Pick out each line of the items below that contains the word "seem", matching case exactly, and copy those lines.

## START Data rows

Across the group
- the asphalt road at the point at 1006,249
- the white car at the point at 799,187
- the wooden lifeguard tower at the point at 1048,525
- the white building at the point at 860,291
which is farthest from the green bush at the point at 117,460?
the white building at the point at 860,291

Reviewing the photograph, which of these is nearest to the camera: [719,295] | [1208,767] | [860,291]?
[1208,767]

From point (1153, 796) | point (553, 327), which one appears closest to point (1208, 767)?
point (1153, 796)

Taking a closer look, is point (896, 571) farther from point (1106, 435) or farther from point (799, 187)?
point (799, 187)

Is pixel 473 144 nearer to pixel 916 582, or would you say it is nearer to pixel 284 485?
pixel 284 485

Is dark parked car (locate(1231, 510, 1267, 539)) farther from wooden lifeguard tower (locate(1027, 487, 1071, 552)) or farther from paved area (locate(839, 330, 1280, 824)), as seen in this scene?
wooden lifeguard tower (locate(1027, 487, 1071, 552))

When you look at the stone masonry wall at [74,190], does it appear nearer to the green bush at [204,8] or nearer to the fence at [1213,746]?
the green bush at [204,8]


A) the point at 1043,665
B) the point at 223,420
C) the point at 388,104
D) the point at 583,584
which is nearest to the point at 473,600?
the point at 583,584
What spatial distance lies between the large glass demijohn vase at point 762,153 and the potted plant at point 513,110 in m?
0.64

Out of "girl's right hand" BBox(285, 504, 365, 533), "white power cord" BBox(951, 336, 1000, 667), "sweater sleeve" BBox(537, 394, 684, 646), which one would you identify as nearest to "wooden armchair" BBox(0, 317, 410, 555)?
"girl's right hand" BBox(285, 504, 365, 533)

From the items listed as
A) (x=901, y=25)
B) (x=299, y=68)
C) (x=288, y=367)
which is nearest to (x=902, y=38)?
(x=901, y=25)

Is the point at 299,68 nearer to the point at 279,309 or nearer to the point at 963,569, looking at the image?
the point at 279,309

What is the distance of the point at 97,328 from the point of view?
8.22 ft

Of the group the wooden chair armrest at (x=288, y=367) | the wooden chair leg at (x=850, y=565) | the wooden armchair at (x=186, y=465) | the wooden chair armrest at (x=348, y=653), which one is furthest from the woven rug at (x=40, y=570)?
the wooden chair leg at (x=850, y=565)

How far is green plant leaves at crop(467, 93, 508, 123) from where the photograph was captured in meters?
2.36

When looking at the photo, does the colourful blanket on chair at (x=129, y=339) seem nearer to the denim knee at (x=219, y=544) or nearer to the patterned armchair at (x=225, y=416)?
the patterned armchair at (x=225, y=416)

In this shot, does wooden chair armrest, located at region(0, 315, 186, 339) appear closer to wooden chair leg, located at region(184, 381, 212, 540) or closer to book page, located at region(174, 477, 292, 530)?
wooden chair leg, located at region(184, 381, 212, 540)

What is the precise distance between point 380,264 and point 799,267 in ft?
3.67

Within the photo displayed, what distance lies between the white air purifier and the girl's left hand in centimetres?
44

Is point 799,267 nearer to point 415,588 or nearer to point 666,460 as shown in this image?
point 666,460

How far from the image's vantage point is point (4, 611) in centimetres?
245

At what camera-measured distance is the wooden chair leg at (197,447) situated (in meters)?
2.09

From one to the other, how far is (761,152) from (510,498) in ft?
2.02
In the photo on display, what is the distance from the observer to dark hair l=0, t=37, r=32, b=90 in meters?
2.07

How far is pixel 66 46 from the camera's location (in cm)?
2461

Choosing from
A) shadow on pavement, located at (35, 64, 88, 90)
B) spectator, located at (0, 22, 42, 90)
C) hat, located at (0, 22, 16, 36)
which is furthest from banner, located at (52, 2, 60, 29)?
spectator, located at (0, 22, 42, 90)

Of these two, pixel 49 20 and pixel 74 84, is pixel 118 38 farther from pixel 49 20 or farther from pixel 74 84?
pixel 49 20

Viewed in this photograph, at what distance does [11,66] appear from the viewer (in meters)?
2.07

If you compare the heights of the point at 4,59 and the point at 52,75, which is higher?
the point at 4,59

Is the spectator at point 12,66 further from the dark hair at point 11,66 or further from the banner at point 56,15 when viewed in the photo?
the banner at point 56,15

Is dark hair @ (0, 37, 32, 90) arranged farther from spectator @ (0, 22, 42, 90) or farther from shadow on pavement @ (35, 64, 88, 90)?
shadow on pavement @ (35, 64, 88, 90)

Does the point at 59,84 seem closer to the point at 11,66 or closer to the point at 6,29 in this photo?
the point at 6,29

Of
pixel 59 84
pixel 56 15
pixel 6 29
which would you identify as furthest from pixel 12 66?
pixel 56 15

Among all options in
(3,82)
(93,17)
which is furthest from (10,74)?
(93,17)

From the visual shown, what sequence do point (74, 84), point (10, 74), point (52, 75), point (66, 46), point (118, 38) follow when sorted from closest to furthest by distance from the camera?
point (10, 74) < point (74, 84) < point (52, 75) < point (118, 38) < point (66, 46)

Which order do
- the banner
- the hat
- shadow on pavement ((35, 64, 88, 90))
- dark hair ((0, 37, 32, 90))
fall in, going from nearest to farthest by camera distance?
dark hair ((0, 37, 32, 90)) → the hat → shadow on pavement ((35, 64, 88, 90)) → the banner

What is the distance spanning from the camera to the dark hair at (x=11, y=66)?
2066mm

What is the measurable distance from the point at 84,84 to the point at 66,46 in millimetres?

## END Data rows

- Answer to the exercise -
When looking at the photo, does the colourful blanket on chair at (x=129, y=339) seem nearer to the denim knee at (x=219, y=544) or nearer to the patterned armchair at (x=225, y=416)?
Does the point at 59,84 seem closer to the point at 11,66 or closer to the point at 6,29 in this photo?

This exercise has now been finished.